L'ancien ministre britannique des Finances, Rishi Sunak (archives)

Photo : Reuters / UK PARLIAMENT/JESSICA TAYLOR

La ministre des Affaires étrangères, Liz Truss, considérée comme un potentiel recours pour remplacer Boris Johnson, a assuré qu'elle restait à 100 % derrière ce dernier. Le ministre de la Défense, Ben Wallace, continuerait aussi de soutenir le dirigeant conservateur, selon les médias locaux.

« Vous avez perdu ma confiance »

Pendant des mois, Rishi Sunak et Sajid Javid avaient publiquement soutenu Boris Johnson face aux scandales ayant éclaboussé son administration, dont le Partygate – les fêtes alcoolisées organisées à Downing Street en dépit alors des restrictions sanitaires pour contrer la pandémie de COVID-19.

Il est aussi reproché par les détracteurs du premier ministre un certain laxisme face à la hausse du coût de la vie, de nombreux Britanniques ayant des difficultés financières dans le contexte de la flambée des prix du carburant et des produits alimentaires.

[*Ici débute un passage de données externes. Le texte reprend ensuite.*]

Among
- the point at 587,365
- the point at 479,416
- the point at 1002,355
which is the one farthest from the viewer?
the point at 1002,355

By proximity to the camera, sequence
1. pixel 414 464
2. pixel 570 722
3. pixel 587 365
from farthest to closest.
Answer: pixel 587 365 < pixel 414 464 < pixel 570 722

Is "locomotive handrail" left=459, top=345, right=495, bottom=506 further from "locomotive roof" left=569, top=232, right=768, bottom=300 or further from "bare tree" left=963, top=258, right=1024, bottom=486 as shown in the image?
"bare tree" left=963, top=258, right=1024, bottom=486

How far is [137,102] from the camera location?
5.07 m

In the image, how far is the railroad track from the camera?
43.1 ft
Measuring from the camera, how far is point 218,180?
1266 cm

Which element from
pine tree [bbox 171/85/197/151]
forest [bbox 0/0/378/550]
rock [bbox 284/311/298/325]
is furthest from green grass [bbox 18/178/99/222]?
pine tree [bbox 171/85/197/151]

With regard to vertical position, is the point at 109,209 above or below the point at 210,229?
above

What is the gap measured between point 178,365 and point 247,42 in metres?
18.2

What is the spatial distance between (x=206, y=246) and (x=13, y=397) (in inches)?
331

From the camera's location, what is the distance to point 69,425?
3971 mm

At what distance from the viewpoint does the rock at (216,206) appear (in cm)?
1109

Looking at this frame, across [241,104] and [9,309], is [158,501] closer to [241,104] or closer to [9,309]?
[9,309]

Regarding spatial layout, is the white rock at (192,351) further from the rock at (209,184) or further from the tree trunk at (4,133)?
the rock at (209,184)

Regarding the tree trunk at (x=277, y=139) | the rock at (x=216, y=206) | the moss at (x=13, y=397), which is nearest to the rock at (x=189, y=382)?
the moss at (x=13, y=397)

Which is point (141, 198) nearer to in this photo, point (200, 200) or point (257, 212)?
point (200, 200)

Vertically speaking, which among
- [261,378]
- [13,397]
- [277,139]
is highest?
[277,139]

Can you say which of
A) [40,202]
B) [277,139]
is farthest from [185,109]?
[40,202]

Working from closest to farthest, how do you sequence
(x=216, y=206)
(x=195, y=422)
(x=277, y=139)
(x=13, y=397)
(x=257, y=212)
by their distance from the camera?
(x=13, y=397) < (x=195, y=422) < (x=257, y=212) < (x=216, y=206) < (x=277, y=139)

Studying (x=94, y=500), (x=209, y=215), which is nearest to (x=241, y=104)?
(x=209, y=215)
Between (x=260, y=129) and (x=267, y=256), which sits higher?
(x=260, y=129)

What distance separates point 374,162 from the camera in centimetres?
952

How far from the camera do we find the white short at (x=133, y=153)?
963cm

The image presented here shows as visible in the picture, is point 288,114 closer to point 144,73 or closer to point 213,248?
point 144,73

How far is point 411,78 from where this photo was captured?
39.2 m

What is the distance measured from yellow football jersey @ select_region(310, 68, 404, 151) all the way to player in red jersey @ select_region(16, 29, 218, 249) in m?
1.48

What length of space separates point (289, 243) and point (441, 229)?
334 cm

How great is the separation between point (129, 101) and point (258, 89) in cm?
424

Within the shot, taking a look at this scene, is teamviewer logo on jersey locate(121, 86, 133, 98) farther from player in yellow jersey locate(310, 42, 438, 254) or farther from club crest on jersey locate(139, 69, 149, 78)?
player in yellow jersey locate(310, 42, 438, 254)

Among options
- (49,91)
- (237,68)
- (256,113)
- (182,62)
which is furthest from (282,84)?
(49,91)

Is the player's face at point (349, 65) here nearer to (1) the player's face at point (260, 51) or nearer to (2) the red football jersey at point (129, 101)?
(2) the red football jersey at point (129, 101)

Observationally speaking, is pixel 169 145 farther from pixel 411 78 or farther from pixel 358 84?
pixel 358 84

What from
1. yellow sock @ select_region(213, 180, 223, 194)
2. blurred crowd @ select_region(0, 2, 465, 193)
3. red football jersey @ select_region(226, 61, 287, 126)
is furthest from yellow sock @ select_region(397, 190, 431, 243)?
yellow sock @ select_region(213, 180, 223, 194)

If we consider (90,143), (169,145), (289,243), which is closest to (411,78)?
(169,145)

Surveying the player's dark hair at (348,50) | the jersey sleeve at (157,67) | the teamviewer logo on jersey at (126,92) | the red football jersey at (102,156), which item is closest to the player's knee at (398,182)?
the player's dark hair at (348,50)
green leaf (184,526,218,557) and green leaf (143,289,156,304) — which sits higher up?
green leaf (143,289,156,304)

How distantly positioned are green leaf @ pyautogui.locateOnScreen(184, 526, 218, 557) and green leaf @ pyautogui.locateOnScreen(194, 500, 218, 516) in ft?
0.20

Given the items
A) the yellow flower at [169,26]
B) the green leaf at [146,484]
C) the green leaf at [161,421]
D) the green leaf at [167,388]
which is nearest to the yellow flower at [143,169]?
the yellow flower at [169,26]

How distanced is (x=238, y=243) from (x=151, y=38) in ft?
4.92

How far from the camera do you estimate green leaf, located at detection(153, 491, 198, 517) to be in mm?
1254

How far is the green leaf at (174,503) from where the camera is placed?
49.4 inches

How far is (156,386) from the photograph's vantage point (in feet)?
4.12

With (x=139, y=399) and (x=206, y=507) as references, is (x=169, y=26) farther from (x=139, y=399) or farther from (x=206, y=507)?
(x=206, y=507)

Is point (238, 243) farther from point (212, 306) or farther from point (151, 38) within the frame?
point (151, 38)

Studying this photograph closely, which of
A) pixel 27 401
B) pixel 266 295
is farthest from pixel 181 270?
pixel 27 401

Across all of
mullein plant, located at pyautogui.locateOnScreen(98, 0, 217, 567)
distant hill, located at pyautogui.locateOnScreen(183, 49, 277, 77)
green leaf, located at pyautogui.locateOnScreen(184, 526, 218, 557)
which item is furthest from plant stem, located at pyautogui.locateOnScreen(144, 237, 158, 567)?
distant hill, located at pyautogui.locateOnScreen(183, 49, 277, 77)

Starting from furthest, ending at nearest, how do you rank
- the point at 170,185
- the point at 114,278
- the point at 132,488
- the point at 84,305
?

Dans leurs lettres, Rishi Sunak et Sajid Javid ont laissé apparaître leur ras-le-bol.

« Le public attend à juste titre que le gouvernement se conduise de la bonne façon, avec compétence et sérieux. Je pense que ces standards méritent d'être défendus et c'est pour cela que je démissionne. »

— Une citation de  Rishi Sunak, ancien ministre des Finances du cabinet de Boris Johnson

Rishi Sunak, qui aurait eu en privé d'importants désaccords avec Boris Johnson sur les dépenses publiques, a dit n'avoir pas pris sa décision à la légère, dans un contexte économique délicat à la suite de la crise sanitaire, de la guerre en Ukraine et d'autres défis importants.

Sajid Javid a, lui, déploré que l'opinion publique et les parlementaires aient perdu confiance dans la capacité de Boris Johnson à gouverner dans l'intérêt national.

Sajid Javid

L'ancien ministre de la Santé britannique, Sajid Javid (archives)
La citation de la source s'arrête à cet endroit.